╔══
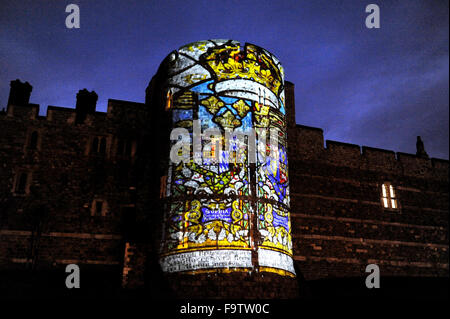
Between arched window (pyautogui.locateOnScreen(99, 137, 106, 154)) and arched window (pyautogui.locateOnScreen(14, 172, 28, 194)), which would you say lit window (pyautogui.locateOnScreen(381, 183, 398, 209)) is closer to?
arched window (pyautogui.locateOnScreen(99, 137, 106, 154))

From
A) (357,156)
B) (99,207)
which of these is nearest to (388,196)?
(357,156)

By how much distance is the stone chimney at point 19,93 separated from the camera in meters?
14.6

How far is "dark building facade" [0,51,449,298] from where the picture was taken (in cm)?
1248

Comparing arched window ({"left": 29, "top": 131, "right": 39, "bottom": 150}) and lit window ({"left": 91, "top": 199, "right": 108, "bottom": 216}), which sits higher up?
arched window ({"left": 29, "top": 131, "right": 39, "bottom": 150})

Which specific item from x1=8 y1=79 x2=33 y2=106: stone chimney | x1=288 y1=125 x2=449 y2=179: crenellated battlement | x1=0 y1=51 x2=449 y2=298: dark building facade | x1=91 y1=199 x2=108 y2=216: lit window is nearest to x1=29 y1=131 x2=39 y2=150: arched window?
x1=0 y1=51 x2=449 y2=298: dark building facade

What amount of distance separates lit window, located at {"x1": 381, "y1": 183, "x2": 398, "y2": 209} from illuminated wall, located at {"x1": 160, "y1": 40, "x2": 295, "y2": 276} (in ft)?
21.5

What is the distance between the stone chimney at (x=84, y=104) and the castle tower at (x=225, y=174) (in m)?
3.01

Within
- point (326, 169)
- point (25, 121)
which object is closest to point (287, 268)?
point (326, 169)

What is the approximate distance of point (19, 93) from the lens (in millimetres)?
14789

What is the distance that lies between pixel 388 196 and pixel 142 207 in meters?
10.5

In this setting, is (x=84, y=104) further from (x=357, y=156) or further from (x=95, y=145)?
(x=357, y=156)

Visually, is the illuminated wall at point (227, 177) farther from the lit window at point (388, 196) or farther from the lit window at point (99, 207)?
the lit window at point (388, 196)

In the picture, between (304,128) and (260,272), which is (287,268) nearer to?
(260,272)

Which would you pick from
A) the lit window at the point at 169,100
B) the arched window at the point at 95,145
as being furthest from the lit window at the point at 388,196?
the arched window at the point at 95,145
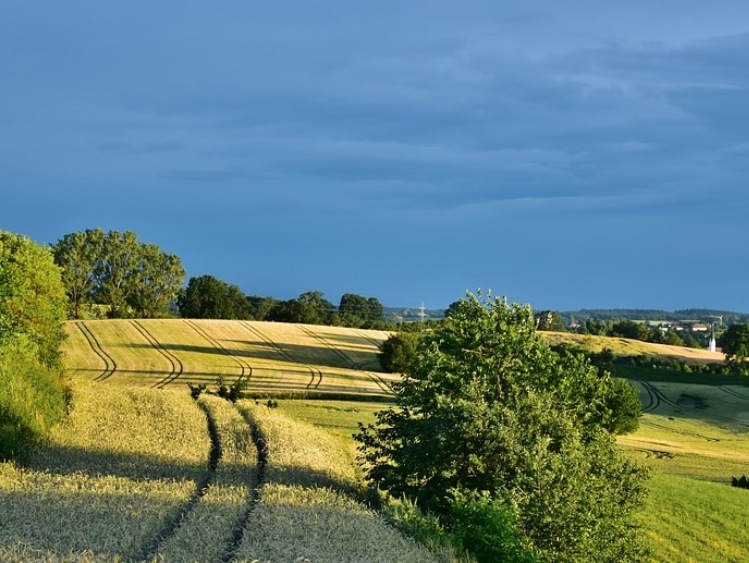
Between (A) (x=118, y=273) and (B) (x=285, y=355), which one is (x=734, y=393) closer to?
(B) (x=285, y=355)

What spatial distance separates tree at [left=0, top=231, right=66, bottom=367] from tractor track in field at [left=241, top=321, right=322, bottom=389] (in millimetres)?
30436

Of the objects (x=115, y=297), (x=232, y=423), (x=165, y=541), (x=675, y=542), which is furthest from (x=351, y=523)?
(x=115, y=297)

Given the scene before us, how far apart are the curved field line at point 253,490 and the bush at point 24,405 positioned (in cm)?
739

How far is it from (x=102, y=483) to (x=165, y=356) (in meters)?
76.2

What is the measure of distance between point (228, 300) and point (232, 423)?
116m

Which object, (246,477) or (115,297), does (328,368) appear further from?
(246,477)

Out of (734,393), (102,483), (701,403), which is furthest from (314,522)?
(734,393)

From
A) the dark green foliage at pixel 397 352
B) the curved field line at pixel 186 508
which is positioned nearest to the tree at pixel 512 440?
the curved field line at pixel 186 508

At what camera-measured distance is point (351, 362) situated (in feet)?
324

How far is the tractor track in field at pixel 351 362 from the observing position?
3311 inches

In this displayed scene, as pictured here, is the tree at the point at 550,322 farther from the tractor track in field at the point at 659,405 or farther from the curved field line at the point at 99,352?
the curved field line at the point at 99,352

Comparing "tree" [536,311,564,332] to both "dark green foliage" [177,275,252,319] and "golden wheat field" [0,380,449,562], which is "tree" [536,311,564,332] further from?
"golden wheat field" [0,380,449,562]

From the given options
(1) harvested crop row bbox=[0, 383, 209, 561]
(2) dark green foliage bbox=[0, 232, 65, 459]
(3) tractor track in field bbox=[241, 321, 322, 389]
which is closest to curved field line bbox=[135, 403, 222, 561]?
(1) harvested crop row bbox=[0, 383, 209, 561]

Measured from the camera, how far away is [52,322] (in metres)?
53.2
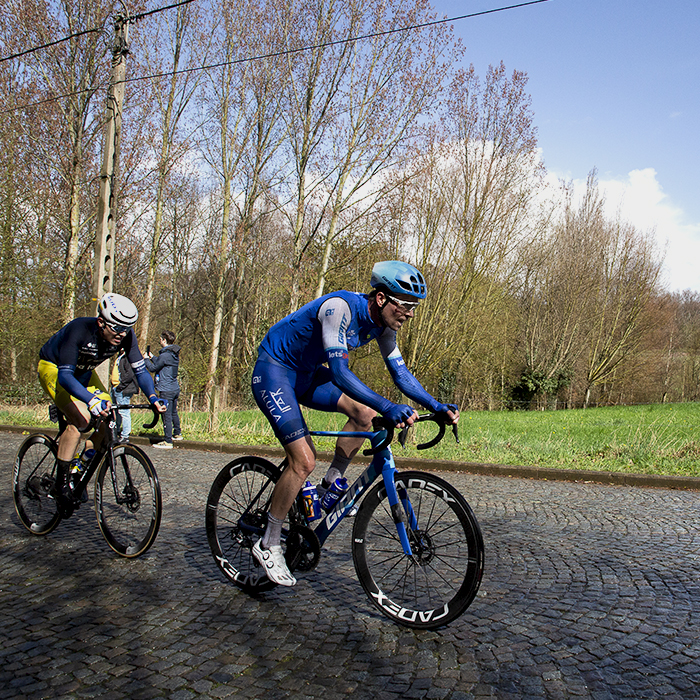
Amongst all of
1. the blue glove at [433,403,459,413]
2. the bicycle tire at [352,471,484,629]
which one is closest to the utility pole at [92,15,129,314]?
╚══
╔══
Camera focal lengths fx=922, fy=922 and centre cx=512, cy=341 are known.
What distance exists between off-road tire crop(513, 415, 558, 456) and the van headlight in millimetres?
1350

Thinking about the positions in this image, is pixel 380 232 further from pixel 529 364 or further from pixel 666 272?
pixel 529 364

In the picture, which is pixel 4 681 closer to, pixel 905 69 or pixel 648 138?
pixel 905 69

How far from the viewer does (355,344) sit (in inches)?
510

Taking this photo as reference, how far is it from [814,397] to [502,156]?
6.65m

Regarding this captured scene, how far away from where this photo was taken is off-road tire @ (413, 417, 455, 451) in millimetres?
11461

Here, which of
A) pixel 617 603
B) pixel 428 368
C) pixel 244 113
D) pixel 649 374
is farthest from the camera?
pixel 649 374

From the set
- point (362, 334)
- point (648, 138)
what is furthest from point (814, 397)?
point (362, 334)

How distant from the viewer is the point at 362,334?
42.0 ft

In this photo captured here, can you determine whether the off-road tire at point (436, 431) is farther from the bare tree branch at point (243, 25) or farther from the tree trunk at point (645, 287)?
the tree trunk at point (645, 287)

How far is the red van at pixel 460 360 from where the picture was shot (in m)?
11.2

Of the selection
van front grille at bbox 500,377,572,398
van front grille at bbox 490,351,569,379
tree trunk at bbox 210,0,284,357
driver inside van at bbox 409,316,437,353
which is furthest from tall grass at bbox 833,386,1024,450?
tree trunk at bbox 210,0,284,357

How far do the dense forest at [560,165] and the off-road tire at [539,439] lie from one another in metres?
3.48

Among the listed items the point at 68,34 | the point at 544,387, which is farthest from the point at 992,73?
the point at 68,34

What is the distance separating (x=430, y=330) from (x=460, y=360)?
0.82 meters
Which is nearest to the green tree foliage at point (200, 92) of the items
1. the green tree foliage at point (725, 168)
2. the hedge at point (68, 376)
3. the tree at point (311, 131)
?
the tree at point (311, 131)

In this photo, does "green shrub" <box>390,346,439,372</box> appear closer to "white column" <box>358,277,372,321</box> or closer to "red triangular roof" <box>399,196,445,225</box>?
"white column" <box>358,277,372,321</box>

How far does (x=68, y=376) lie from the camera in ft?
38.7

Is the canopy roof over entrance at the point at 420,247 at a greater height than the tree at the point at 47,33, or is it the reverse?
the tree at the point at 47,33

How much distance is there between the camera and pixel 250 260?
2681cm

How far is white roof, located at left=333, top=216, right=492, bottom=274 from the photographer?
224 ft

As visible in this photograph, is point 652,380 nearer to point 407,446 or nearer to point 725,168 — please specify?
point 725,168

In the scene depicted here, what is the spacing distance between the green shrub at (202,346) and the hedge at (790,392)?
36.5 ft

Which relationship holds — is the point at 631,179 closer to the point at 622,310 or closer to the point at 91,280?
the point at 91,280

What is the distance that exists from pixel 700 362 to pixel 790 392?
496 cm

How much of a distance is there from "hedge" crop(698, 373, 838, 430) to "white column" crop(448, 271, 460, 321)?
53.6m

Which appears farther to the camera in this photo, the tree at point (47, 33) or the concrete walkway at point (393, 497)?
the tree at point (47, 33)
╚══
__What you should do__. Pick out every line above that has the word "closest" in it, and copy each one.

__Answer for this exercise__.
which object is closest to point (287, 268)?
which is closest to curved field line bbox=[135, 403, 222, 561]?
which one is closest to the utility pole at [92,15,129,314]?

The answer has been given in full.